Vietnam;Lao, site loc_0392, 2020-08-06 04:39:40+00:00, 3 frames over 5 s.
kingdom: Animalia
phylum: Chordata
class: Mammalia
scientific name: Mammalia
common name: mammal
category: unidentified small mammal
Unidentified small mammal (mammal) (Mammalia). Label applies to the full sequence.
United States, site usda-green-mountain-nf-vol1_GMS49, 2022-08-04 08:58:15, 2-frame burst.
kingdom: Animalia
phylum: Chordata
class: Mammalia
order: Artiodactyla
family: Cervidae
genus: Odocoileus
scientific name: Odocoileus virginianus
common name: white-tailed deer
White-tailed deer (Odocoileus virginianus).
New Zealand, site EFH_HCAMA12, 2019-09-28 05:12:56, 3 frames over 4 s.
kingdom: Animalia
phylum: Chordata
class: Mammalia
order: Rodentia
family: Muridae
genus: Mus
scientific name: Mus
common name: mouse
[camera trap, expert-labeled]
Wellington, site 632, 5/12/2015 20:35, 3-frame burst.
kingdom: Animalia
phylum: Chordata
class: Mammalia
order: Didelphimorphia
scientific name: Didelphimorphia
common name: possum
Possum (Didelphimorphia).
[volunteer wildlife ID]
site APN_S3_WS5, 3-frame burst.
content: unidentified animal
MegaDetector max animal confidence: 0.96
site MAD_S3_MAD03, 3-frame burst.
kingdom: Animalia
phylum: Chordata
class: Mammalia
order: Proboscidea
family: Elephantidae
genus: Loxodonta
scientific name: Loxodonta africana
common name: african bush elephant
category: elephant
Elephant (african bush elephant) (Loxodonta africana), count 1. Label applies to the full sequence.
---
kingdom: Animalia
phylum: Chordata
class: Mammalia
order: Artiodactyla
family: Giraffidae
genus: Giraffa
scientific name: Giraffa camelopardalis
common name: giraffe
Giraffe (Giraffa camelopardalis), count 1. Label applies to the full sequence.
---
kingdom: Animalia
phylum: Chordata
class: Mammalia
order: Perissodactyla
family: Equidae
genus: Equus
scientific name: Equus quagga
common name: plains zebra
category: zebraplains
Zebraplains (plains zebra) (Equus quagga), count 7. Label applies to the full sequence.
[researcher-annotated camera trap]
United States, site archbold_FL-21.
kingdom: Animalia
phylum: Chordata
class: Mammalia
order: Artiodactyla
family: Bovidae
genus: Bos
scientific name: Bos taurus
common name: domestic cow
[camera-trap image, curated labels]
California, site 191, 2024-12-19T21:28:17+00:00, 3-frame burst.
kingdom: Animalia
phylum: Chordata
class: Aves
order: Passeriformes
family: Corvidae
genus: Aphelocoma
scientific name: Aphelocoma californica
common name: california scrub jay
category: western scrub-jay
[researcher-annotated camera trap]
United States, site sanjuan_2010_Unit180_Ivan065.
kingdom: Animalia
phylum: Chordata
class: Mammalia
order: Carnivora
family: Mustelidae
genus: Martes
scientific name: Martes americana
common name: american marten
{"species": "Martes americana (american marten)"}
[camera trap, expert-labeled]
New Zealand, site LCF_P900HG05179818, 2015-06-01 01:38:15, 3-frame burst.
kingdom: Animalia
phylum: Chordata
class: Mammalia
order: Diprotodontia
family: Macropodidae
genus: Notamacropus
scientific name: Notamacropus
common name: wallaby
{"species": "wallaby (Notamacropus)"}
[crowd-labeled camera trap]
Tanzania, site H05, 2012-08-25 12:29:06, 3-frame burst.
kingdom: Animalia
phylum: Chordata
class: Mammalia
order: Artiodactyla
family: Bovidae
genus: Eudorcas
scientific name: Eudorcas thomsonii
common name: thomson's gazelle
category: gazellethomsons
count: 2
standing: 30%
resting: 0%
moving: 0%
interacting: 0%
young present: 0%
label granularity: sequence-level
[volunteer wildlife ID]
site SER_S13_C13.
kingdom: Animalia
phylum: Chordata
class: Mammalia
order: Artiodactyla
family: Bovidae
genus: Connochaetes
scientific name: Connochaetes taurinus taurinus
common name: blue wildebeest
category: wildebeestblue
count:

■ ■ ■ ■ ■

TASK PROMPT :: Extract, from the listing above, every line where the string "over" occurs.

TASK OUTPUT ::
Vietnam;Lao, site loc_0392, 2020-08-06 04:39:40+00:00, 3 frames over 5 s.
New Zealand, site EFH_HCAMA12, 2019-09-28 05:12:56, 3 frames over 4 s.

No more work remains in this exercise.